OOS 34-2 - Nutrients destroy niches

Wednesday, August 8, 2012: 1:50 PM
B116, Oregon Convention Center
W. Stanley Harpole, Ecology, Evolution and Organismal Biology, Iowa State University, Ames, IA and Nutrient Network, Multiple Institutions
Background/Question/Methods

A general theoretical prediction is that greater niche dimensionality, expressed as greater numbers of limiting factors, can allow greater species diversity. The corollary prediction is that reducing the number of limiting factors will cause loss of diversity. In particular, if species coexist through competition for multiple limiting nutrients, then nutrient deposition is expected to relax limitation by those elemental nutrients, while exacerbating limitation by other factors.

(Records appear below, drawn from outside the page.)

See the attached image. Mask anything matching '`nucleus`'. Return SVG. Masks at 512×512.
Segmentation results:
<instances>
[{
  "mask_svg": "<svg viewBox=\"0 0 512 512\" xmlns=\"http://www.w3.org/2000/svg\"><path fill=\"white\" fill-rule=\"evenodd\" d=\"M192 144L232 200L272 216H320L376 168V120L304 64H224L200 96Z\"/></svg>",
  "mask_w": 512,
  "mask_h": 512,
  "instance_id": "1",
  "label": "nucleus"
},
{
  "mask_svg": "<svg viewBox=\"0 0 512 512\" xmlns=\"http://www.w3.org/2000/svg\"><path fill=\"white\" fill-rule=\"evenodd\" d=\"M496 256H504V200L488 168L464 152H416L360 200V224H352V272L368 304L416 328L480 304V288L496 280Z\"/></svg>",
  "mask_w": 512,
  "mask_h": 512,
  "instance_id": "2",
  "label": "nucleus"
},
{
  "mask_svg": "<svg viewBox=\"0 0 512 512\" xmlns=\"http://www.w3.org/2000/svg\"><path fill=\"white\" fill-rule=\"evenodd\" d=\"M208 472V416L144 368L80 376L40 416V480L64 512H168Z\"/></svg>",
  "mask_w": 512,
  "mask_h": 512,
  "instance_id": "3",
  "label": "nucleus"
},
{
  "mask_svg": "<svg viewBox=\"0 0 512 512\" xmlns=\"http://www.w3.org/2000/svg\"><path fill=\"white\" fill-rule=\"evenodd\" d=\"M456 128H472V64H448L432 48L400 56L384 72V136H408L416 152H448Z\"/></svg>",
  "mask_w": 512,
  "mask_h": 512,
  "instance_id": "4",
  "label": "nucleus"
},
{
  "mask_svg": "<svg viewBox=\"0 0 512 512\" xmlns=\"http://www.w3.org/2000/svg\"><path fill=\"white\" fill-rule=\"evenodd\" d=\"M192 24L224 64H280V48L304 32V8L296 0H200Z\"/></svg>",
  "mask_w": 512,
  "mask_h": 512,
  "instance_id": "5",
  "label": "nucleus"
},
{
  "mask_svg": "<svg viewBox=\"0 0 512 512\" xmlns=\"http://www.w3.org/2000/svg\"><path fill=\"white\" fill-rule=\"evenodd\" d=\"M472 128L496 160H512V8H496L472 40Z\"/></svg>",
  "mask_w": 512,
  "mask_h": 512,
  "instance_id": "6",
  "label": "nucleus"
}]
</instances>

The consequence is niche destruction for previously dominant species not adapted to the novel conditions. The few experimental tests of the Niche Dimension hypothesis show consistent support for the predicted effects of diversity loss through eutrophication. Here we report the results of a “meta-experimental” test of niche destruction using a coordinated network—The Nutrient Network—of nutrient-addition experiments. Specifically, we tested the prediction that the addition of greater numbers of limiting nutrients should lead to increasing loss of species diversity. Using consistent methodology and protocols, we applied factorial additions of nitrogen (N), phosphorus (P) and potassium plus micronutrients (K) to replicate blocks at 39 grassland sites in seven countries.

Results/Conclusions

An important assumption underlying the Niche Dimension hypothesis is that communities be limited by multiple factors; we found evidence for multiple limitation by at least three nutrients: nitrogen, phosphorus and potassium (N, P and K plus micronutrients). The average effect of decreasing multiple nutrient limitation by adding combinations of N, P and K was to decrease plant diversity. Addition of greater numbers of limiting resources drove a negatively-correlated joint response of decreasing diversity and increasing biomass. Loss of diversity was greatest when limiting nutrients were added in combination rather than singly and the effect tended to be multiplicative. Different nutrients contributed to producing the greatest relative responses at different sites, but intriguingly, the identity of the nutrient causing greatest relative diversity loss was most often not the same as the nutrient causing the greatest relative biomass increase. These results provide indirect support for the hypothesis that high plant diversity can be maintained by tradeoffs between species for multiple limiting nutrients. Our results also suggest that the effects of eutrophication on species diversity may differ from its effects on production—that the relative importance of multiple constraints over production and coexistence may differ.